Texto -
=-=-=-=-=
Especial Saúde Mental (Parte 5 - Final) - Centro de recuperação aberto mês passado no bairro Caixa D’água gerou polêmica entre a população local
Em Guaramirim, a abertura de uma comunidade terapêutica deixou receosos alguns moradores do bairro Caixa d’Água, que pedem esclarecimentos. Enquanto isso, em Jaraguá, na terça-feira foi oficializada a constituição da Associação Catarinense de Comunidades Terapêuticas (ACCT). O esclarecimento sobre a situação guaramiriense e a entrevista com o presidente da ACCT, Arsanjo Colaço, encerram a nossa série especial sobre a saúde mental.
A abertura de uma comunidade terapêutica em Guuaramirim está gerando polêmica. Instalada no dia 6 de fevereiro no bairro Caixa D’água, a Comunidade Terapêutica Campos de Luz deixou a população da região receosa. Segundo a vice-presidente da Associação de Moradores do bairro, Marili Haussmann, as pessoas desconhecem o centro de tratamento. “Sabemos que esse tipo de serviço é necessário, o que nos preocupa é a nossa segurança e o tratamento dos pacientes”, afirma.
O aposentado Leonir Borgonha, 60 anos, afirma estar um tanto assustado. “Sabemos que as pessoas que estão lá não são ruins, e que estão buscando melhorar, mas podem agir de forma inesperada”, teme. Além disso, de acordo com Borgonha, a entidade teria constrangido os pacientes durante uma das reuniões com os moradores. “Eles levaram os internos para a reunião, enquanto estávamos todos preocupados com a situação. Eles deveriam ter direito à privacidade, e isso não foi respeitado”, conta. A população local entregou um abaixo assinado com 160 assinaturas à Câmara dos Vereadores.
Mas segundo o conselheiro terapêutico da Campos de Luz, Ricardo Andrade Bahiense, o que está acontecendo é resultado da falta de informação. “As pessoas tem aquela imagem preconceituosa do drogado como um criminoso, e da comunidade como um presídio, mas não é o caso”, conta. Além disso, nega que os internos tenham sido expostos desnecessariamente. “São pacientes que já estavam em processo de reinserção, que já tinham vindo de outras comunidades, já estão voltando à sociedade”, explica, ressaltando que a reação é natural. “Se tem um estigma muito grande quanto ao dependente, mas eles são também fruto deste medo”.
=-=-=-=-=
Tarefa 1 - Liste todas as pessoas citadas pelo nome na reportagem sobre a comunidade terapêutica em Guaramirim. Indique a função que o texto atribui a cada uma.
Tarefa 2 - Escreva a continuação da reportagem sobre a comunidade terapêutica em Guaramirim, começando logo após a última frase apresentada.
A listagem não tem relação com esta atividade.

Material -
=-=-=-=-=
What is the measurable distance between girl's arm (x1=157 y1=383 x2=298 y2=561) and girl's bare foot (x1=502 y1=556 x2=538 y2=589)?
=-=-=-=-=
Resposta 1 -
- Arsanjo Colaço: presidente da Associação Catarinense de Comunidades Terapêuticas (ACCT)
- Marili Haussmann: vice-presidente da Associação de Moradores do bairro Caixa D'água
- Leonir Borgonha: aposentado, 60 anos
- Ricardo Andrade Bahiense: conselheiro terapêutico da Comunidade Terapêutica Campos de Luz

Resposta 2 -
Prefeitura considera convênio com entidade
Segundo o secretário de Saúde da Prefeitura, João Deniz Vick, embora a Comunidade Terapêutica Campos de Luz ainda esteja em um estágio inicial de implantação, e ainda esteja se adequando dentro dos termos exigidos para um convênio com o SUS (Sistema Único de Saúde), o município já está encaminhando a tramitação para regularizar o funcionamento.
“Ainda é algo novo para nós, mas estamos acompanhando pela Vigilância Sanitária, e buscando a regulamentação do atendimento”, explica. Atualmente, o município mantém convênios com duas comunidades – a Vida Nova, em Jaraguá do Sul, e a Associação Beneficente São Francisco de Assis, de São Bento do Sul.
A entidade cobra mensalmente R$ 500 por paciente, mas segundo Bahiense, os custos são maiores. “Temos obras a caminho, gastos com ração e alimentação, equipamento, temos uma equipe técnica completa, e isso sai caro”, diz. Além do conselheiro, a entidade conta também com dois psicólogos.
Segundo o vereador Mateus Safanelli (PMDB), que mediou uma conversa entre moradores e os responsáveis pela comunidade na Câmara mês passado, o custo total por paciente ficaria em torno de R$ 1.500 por mês. “Isso conforme as estimativas que nos passaram, com base em outras comunidades” , alega, notando que não foi lhe passado ainda uma planilha de custos do tratamento.
“Vamos ficar de olho”, diz vereador
Morador do bairro Caixa d’Agua, o vereador se diz favorável à presença da comunidade, mesmo com dúvidas quanto ao serviço. “Eu não sei realmente como isso vai funcionar, só que é necessário que alguém cuide destas pessoas”, conta. Porém para acalmar os temores da população, afirma que o local vai ser vigiado. “Vamos ficar de olho e tomar todo o cuidado para evitar abusos ou alguma ameaça a comunidade”.
Entrevista com Arsanjo Colaço
Presidente da Associação Catarinense das Comunidades Terapêuticas e presidente da Vida Nova de Jaraguá do Sul, Arsanjo Colaço concedeu entrevista ao OCP para falar sobre o que foi abordado na série especial saúde mental, iniciada na terça-feira, dia 27 de fevereiro. Acompanhe:
O Correio do Povo: Qual é o trabalho desenvolvido pela Associação Catarinense das Comunidades Terapêuticas?
Arsanjo Colaço: A ACCT tem como princípio unir as comunidades do Estado, fortalecer e divulgar ainda mais esse trabalho tão brilhantemente feito por essas entidades, e buscar mais representatividade junto ao governo federal, estadual e dos municípios, onde elas estão. A palavra de ordem é união.
OCP: Quais são os serviços oferecidos atualmente pelas comunidades terapêuticas?
AC: O serviço preponderante nas comunidades é o tratamento no sistema voluntário para dependência química, pelo período médio de seis a nove meses. Aí logicamente, elas trabalham também com prevenção, atendimento a família, com reinserção social. E outros serviços agregados a esse serviço principal.
OCP: A demanda por comunidades tem aumentado? Por quê?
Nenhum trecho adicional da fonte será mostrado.